Karzen also envisioned a program in which the collective would recruit at-risk children with athletic talent and place them on 15 to 20 club teams, each coached by a UCLA athlete. The collective would provide tutoring, life coaching and nutritional support with the hope of securing each child an athletic or academic college scholarship, with some of those children potentially ending up in Westwood as part of philanthropy.

“We see so many other schools across the country compensating their athletes,” Riley said, “but is that really making an impact in the community? Will it really come from the heart among others? With that you can influence the community that works with children and you gain a fan at the end of the day, you will let them go home and say they had the opportunity to work with a Devin Kirkwood or a Stephan Blaylock or a Jaylin Davies or a Zach Charbonnet. How special is that?

“So guess what, you’ll have lifelong fans and the kids will look up to you for years to come.

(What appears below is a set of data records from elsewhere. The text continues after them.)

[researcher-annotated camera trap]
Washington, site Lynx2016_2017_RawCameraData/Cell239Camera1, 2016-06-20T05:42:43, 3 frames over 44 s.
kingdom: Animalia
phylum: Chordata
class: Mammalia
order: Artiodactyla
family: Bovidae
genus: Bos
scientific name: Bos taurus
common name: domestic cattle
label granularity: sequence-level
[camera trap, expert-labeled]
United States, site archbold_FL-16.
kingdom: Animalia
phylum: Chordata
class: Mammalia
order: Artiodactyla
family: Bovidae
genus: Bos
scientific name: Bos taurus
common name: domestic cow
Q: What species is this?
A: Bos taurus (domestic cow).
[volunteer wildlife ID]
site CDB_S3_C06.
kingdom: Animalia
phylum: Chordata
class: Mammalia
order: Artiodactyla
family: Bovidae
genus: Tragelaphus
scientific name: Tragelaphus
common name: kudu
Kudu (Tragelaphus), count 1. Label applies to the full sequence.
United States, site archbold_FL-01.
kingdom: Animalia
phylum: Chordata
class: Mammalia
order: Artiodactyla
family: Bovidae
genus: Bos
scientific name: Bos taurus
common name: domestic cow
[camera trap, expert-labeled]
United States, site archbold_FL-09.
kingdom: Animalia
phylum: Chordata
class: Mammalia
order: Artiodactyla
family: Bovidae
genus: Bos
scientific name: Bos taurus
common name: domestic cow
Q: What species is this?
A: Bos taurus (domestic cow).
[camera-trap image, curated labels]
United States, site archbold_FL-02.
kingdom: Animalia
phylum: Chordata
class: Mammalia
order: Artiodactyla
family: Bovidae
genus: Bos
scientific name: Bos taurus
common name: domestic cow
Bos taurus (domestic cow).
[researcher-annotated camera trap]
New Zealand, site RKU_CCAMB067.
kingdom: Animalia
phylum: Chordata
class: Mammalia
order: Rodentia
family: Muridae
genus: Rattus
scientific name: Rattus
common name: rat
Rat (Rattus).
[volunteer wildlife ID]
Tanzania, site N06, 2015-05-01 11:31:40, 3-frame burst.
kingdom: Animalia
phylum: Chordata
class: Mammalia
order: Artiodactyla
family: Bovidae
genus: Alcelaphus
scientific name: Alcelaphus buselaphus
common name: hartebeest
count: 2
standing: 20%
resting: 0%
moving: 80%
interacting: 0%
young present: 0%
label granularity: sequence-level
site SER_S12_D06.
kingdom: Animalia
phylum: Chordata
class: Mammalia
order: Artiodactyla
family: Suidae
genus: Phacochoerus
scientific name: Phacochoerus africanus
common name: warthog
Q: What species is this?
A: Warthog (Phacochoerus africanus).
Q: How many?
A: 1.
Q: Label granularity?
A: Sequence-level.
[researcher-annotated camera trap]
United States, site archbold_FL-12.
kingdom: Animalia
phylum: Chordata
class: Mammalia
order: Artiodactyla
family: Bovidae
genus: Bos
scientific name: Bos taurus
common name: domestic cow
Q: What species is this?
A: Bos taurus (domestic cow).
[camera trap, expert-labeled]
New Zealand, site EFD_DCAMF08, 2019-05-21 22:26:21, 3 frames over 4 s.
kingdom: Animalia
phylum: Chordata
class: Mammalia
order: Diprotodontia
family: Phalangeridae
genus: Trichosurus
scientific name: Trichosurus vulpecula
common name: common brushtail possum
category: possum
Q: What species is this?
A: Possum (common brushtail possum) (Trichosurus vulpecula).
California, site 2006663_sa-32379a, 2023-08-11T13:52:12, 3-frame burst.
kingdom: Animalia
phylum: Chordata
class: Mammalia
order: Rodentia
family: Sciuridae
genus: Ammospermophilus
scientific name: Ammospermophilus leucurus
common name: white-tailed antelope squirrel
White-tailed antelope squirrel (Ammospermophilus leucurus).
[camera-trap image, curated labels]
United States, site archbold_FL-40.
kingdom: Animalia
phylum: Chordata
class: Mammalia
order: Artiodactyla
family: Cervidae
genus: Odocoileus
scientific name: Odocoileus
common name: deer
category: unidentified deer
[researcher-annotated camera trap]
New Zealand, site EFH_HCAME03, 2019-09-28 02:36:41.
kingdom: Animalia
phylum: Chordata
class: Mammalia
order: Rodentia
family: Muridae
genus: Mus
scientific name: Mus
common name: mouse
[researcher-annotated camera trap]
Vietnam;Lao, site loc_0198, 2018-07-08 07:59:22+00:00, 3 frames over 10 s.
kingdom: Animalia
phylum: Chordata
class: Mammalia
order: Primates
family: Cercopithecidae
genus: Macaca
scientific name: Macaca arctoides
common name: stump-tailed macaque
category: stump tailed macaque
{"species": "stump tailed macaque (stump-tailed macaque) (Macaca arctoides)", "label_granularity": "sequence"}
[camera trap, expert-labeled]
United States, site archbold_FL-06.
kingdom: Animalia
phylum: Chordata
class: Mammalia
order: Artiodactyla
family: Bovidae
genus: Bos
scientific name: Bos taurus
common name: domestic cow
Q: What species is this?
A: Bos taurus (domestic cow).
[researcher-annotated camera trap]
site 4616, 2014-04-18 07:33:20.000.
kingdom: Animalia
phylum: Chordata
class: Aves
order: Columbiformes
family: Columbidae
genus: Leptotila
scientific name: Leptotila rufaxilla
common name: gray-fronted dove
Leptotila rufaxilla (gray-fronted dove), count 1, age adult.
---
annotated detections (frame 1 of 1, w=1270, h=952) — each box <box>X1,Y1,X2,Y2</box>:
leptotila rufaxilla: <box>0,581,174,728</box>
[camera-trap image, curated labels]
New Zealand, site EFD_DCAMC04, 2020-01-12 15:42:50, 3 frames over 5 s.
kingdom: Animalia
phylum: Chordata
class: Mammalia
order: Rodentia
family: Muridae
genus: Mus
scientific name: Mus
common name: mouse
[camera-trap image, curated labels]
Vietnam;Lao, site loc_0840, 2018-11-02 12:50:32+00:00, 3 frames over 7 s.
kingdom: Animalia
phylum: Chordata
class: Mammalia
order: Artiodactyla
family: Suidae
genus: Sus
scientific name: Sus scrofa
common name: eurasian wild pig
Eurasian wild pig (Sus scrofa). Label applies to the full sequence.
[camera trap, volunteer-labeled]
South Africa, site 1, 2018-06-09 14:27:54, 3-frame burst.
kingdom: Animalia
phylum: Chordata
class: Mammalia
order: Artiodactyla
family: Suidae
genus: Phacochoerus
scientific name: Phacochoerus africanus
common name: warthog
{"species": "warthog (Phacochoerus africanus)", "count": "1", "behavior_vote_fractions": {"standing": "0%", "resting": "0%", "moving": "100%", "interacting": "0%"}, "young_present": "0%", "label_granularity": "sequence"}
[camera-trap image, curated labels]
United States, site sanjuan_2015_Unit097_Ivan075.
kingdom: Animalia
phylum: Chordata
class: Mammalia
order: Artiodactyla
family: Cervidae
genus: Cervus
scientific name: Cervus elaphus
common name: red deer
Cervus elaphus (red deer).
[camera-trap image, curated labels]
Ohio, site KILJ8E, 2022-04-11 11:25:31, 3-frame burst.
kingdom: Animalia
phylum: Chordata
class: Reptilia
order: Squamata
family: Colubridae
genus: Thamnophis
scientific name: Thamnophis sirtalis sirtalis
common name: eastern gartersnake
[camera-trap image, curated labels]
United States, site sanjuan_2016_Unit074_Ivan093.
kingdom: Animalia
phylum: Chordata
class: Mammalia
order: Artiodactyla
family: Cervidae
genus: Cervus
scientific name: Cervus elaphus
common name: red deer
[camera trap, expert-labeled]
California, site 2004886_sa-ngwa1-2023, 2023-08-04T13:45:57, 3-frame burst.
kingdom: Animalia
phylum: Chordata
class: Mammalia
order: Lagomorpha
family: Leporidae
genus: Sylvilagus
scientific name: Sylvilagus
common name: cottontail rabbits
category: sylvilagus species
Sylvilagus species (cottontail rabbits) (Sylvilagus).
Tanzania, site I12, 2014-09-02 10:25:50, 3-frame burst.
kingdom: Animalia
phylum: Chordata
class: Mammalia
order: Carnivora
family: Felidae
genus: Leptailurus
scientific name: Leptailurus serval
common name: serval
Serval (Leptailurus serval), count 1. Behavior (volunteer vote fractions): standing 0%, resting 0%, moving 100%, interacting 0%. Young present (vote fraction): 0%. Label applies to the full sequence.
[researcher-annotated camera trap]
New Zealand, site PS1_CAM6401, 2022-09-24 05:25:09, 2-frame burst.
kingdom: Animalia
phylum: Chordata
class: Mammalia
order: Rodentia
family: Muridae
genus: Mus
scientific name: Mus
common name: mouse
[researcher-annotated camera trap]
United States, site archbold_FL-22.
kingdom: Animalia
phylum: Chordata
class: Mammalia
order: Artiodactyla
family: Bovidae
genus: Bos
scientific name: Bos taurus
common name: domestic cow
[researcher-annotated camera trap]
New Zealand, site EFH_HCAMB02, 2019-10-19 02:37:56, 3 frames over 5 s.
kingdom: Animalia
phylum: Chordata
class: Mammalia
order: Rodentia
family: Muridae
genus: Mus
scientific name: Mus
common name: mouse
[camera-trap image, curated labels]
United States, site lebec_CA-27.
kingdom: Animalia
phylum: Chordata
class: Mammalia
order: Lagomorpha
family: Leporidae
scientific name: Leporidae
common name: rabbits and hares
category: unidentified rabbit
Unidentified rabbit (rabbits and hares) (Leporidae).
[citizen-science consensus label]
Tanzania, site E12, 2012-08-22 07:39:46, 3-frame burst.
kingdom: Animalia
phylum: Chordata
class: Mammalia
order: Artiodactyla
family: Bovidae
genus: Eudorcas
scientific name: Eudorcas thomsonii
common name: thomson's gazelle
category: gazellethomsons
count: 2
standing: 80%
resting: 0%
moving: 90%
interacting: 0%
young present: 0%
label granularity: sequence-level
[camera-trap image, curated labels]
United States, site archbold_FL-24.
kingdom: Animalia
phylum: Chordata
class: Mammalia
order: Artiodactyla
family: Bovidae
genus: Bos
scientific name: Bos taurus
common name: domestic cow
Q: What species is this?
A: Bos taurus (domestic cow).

That’s what UCLA was missing.”

UCLA's Carl Jones Jr., left, and Gary Smith III meet with campers.

UCLA football players Carl Jones Jr. (left) and Gary Smith III meet with campers during a Bruin Fan Alliance event over Memorial Day weekend.

(Bruin Fan Alliance)

The Bruins have now made it, the athletes collectively are gaining business and leadership skills that could open doors to other NIL opportunities, not to mention post graduate jobs. In the meantime, they expect to have a good time while representing their school and raking in some extra cash.

“It’s like my dream job,” Clark said, “because I can just be myself.”